Exercise:
Each line in the entries below that holds the word "Tanzania" belongs in the answer.

Data shown:
BEGIN

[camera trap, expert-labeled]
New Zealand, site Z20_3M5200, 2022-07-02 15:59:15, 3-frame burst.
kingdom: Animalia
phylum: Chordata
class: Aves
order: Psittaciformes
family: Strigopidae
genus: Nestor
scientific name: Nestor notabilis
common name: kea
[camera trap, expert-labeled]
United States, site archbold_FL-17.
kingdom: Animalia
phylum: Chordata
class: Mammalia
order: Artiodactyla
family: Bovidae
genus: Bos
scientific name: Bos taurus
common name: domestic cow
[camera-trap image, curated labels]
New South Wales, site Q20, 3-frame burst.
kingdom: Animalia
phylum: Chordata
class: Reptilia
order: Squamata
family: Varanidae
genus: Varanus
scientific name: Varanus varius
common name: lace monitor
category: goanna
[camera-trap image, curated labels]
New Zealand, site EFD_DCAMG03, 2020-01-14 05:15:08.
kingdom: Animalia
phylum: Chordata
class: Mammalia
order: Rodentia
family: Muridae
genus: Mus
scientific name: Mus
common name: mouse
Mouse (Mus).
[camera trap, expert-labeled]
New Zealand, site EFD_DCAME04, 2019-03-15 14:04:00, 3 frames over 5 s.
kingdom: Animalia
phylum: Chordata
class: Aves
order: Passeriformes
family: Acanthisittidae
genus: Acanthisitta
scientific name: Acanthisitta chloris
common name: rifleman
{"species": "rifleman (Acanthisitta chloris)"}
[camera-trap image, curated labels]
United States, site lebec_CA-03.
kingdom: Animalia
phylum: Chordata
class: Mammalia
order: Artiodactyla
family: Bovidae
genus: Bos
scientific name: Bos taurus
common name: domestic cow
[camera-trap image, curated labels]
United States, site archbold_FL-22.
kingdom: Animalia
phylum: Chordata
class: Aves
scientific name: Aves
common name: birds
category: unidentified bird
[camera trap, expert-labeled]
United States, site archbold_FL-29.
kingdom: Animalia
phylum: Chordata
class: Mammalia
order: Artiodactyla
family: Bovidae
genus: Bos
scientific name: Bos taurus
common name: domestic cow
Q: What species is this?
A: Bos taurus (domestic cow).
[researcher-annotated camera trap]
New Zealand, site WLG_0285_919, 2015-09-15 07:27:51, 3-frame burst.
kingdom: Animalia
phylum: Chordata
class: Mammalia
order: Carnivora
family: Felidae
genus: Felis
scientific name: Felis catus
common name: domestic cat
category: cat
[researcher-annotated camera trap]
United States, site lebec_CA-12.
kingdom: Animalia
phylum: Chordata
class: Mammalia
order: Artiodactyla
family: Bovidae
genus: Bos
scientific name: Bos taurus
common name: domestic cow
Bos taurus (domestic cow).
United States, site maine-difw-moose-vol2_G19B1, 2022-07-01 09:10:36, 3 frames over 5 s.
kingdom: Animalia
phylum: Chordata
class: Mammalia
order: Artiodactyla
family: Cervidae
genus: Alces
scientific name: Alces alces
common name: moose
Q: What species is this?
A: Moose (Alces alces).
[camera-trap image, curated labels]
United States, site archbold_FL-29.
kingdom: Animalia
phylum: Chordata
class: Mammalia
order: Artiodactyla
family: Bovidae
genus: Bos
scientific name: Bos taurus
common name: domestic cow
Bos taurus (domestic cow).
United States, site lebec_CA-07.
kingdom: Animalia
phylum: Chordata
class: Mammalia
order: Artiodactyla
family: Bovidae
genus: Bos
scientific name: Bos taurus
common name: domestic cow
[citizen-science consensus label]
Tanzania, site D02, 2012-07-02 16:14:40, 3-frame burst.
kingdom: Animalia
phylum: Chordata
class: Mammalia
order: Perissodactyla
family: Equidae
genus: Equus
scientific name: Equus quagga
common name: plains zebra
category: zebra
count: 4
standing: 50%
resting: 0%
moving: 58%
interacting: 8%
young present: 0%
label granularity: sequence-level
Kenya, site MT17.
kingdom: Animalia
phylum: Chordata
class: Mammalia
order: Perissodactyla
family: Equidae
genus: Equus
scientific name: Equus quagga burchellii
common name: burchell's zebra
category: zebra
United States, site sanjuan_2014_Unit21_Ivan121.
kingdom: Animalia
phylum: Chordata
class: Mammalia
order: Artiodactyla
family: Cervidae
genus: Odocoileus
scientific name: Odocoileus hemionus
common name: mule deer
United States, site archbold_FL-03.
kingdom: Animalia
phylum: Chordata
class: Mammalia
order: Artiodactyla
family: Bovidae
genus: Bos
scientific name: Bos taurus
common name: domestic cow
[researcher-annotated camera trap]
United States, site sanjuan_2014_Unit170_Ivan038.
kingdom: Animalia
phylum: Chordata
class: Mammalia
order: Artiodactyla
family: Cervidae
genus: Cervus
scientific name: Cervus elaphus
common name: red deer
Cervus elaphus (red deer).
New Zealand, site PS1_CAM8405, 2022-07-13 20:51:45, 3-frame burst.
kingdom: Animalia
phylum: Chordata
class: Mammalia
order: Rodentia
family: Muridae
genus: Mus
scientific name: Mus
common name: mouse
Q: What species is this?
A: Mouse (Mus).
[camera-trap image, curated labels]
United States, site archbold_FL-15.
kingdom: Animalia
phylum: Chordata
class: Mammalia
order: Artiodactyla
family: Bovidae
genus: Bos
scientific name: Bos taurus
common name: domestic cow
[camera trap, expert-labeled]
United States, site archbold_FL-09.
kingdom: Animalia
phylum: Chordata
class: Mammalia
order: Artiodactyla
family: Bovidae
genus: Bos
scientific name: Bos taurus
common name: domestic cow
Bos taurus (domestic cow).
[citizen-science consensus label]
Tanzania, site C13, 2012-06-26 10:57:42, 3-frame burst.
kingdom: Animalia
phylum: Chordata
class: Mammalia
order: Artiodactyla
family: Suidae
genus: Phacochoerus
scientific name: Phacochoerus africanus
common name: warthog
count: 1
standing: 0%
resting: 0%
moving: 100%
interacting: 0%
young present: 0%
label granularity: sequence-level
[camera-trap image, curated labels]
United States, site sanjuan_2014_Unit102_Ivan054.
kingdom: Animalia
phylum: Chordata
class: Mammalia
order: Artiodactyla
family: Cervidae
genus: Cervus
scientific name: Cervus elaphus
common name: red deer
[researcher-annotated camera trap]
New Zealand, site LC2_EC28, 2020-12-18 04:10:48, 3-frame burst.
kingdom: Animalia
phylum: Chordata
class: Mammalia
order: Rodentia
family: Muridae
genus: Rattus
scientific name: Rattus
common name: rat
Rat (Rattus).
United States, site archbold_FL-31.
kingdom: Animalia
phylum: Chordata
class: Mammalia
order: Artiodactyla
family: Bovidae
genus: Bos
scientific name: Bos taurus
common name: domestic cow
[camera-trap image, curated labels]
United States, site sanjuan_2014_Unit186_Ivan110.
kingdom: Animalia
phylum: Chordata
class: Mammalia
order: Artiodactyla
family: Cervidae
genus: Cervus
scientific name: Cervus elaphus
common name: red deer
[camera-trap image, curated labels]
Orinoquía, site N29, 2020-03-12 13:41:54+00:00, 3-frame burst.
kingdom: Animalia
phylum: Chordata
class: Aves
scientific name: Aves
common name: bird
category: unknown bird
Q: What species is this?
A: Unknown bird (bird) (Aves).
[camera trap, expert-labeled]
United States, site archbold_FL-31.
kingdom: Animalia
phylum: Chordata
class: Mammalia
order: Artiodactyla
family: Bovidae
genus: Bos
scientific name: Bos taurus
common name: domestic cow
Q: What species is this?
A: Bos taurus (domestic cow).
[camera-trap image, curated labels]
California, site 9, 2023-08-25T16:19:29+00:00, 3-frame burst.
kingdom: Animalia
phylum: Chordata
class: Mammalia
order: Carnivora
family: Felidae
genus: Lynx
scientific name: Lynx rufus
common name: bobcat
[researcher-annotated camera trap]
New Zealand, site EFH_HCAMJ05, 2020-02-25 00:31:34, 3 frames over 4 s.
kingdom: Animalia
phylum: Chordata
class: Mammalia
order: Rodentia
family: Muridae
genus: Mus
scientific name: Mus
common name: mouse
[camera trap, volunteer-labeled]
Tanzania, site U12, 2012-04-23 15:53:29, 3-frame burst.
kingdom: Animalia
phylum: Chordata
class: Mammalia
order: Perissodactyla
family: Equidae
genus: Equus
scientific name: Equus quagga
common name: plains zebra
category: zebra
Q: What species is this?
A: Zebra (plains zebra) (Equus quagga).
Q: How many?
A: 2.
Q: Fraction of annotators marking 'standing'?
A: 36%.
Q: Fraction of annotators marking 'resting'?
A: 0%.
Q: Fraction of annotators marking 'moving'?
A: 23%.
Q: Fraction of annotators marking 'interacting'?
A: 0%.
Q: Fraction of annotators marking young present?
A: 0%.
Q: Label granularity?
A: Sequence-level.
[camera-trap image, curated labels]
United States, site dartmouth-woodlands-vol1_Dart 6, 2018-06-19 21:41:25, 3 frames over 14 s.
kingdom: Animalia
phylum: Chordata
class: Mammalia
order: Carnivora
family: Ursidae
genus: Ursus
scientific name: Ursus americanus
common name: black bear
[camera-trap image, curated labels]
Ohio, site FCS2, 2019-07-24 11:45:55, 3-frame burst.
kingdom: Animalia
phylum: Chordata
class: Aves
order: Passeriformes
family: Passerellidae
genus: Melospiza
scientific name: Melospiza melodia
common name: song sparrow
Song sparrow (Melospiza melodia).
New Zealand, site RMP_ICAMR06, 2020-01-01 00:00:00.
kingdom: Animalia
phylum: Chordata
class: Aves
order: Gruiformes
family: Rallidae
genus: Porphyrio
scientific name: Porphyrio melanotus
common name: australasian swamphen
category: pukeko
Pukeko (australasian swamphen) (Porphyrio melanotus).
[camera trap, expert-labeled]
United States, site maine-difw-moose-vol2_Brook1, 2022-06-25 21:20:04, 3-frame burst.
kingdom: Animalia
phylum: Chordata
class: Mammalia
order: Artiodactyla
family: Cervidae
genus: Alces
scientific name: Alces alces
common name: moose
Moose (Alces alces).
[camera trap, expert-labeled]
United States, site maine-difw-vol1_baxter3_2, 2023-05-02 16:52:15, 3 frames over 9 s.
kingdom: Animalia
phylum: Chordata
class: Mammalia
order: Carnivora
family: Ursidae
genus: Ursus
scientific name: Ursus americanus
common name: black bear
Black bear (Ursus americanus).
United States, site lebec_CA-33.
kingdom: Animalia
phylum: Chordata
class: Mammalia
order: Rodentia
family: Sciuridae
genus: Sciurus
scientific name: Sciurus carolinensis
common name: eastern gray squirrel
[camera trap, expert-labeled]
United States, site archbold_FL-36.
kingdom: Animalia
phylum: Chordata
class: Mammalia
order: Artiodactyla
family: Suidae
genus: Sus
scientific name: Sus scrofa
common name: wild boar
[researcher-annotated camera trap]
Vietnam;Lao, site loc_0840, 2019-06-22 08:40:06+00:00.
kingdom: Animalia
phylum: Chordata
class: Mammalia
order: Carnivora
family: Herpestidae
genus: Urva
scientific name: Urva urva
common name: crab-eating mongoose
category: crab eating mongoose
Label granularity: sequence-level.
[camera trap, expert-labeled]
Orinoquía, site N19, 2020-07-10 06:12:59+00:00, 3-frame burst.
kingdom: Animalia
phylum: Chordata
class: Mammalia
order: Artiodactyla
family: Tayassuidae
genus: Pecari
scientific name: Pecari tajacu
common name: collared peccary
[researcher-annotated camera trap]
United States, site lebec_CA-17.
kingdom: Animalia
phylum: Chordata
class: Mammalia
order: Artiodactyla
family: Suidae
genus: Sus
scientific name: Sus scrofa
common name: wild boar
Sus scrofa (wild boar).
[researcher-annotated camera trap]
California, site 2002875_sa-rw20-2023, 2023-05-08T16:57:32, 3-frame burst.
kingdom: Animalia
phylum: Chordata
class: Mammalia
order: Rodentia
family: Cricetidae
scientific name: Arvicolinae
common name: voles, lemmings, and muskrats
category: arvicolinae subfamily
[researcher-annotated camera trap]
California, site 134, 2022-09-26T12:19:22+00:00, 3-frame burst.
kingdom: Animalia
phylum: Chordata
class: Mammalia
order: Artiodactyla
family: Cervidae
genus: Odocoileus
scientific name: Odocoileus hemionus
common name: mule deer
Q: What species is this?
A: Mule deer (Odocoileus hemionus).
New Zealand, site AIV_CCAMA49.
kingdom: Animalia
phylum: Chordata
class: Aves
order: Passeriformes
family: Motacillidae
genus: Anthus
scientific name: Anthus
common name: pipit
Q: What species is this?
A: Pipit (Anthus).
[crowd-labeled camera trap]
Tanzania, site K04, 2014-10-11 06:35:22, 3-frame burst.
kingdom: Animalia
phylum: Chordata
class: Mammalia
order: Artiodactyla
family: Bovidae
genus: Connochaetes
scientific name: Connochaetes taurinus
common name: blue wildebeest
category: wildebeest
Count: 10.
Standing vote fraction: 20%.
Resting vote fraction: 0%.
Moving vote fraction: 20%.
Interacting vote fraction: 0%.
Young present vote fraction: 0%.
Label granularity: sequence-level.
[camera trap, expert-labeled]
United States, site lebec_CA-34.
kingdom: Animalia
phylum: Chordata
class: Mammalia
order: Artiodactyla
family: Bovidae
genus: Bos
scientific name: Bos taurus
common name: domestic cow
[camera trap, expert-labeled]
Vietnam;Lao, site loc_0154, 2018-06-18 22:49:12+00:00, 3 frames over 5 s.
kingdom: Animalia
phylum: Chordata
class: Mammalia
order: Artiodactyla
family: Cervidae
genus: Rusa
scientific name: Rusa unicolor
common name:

END

Result below:
Tanzania, site D02, 2012-07-02 16:14:40, 3-frame burst.
Tanzania, site C13, 2012-06-26 10:57:42, 3-frame burst.
Tanzania, site U12, 2012-04-23 15:53:29, 3-frame burst.
Tanzania, site K04, 2014-10-11 06:35:22, 3-frame burst.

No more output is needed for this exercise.